### DESKRIPSI SOAL
Dalam catatan perjalanan ke Gunung Raung, kereta api apa yang dinaiki tim dari Purwokerto menuju Jember?

### TEKS SUMBER
::::::

Share This

Minggu, 04 Maret 2012

Raung, Eksotisme Gunung di Ujung Jawa Timur

Jumat, 15 Juli 2011


Akhirnya, saat yang dinanti selama ini datang juga. Pukul 05.10 tanggal 15 Juli 2011 tim pengembaraan gunung hutan Tapak Jagat – Lintang Jagat UPL MPA UNSOED berangkat menuju stasiun Purwokerto dengan diantar oleh beberapa AB UPL MPA dan saudara-saudara kami dari tim Rock Climbing. Kami berangkat menuju Jember Jawa Timur dengan menggunakan kereta api ekonomi Logawa. Tapi kursi-kursi masih kosong sehingga kami dapat memilih tempat duduk.
Semakin siang hawa dalam kereta semakin panas, ditambah teriakan-teriakan pedagang asongan yang menawarkan dagangannya selayaknya biasa dijumpai dalam kereta kelas ekonomi. Tetapi koordinator kami, Mr.Sigit Puji Jatmiko tetap terlelap tanpa terganggu oleh suasana, sehingga menjadi objek keisengan kami.
Kami pun bertemu dengan sekelompok pendaki yang akan berangkat ke Gunung Semeru dan akan transit di Universitas Negeri Jember pula. Akhirnya pada pukul 21.12 kami tiba di stasiun Jember. Tetapi ada kejadian yang cukup menggelikan. Setelah cukup lama kami duduk di bangku tak jauh dari Logawa berhenti, kami baru sadar kantong kresek yang berisi oleh-oleh untuk Mahapena Unej tertinggal di kolong kursi. Kami cari lagi, tetapi barang itu sudah tidak ada. Agak menyesal juga, kalau begini jadinya mending tadi makanannya dimakan saat di perjalanan.

::::::

### DATA YANG DIBERIKAN
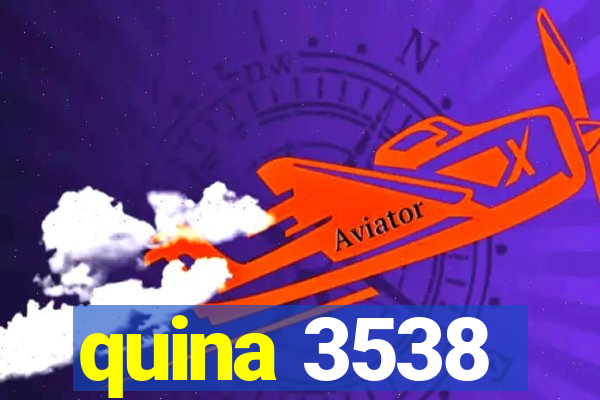 quina 3538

::::::

### JAWABAN TERTULIS
Tim menaiki kereta api ekonomi Logawa.